This article continues the background overview of the research ‘Explainable Deep Learning and Visual Interpretability.’

. . . . . . . . . . . . . . . . . . . . . . . . . Timeline . . . . . . . . . . . . . . . . . . . . . . . . . . .

1943 — McCulloch and Pitts proposed the McCulloch-Pitts neuron model.

1949 — Hebb postulated the first rule for self-organized learning.

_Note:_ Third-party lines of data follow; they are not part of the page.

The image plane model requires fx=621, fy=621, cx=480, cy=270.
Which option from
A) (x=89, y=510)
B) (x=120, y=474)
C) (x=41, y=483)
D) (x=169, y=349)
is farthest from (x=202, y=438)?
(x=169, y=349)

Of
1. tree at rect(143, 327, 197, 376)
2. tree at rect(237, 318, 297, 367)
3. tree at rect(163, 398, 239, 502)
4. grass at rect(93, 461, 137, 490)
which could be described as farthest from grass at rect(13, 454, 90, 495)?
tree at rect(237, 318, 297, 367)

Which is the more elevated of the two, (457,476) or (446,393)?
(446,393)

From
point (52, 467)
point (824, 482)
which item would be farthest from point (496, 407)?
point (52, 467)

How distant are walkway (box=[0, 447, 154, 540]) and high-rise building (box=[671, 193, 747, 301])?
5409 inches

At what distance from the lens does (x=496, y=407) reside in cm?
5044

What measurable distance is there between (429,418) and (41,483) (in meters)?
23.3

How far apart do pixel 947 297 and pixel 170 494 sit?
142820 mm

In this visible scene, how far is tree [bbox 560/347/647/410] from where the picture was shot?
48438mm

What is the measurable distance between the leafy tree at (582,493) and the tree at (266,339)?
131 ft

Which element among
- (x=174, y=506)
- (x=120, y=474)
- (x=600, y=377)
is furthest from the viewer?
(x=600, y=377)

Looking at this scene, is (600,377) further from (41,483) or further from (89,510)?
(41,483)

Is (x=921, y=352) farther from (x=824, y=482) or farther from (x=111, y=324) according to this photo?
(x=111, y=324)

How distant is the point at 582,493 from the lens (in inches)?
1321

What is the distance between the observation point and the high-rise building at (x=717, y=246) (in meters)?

1956 — The Dartmouth Artificial Intelligence Summer Research Project, a seminal AI event that motivated a generation of scientists to explore the potential of computing to match human capabilities.

1962 — Frank Rosenblatt introduced the simple single-layer neural network, Perceptron — the precursor of today’s learning algorithms for deep neural networks.

1962 — David Hubel and Torsten Wiesel published their work on Receptive Fields and Functional Architecture in the Cat’s Visual Cortex,” which revealed the pattern of brain cells organization that processes vision.

1969 — Marvin Minsky and Seymour Papert published Perceptrons that demonstrated the limitations of a single layer perceptron and marked the beginning of an AI winter.

1979 — Geoffrey Hinton and James Anderson organized the Parallel Models of Associative Memory workshop, attended by a new generation of neural network pioneers.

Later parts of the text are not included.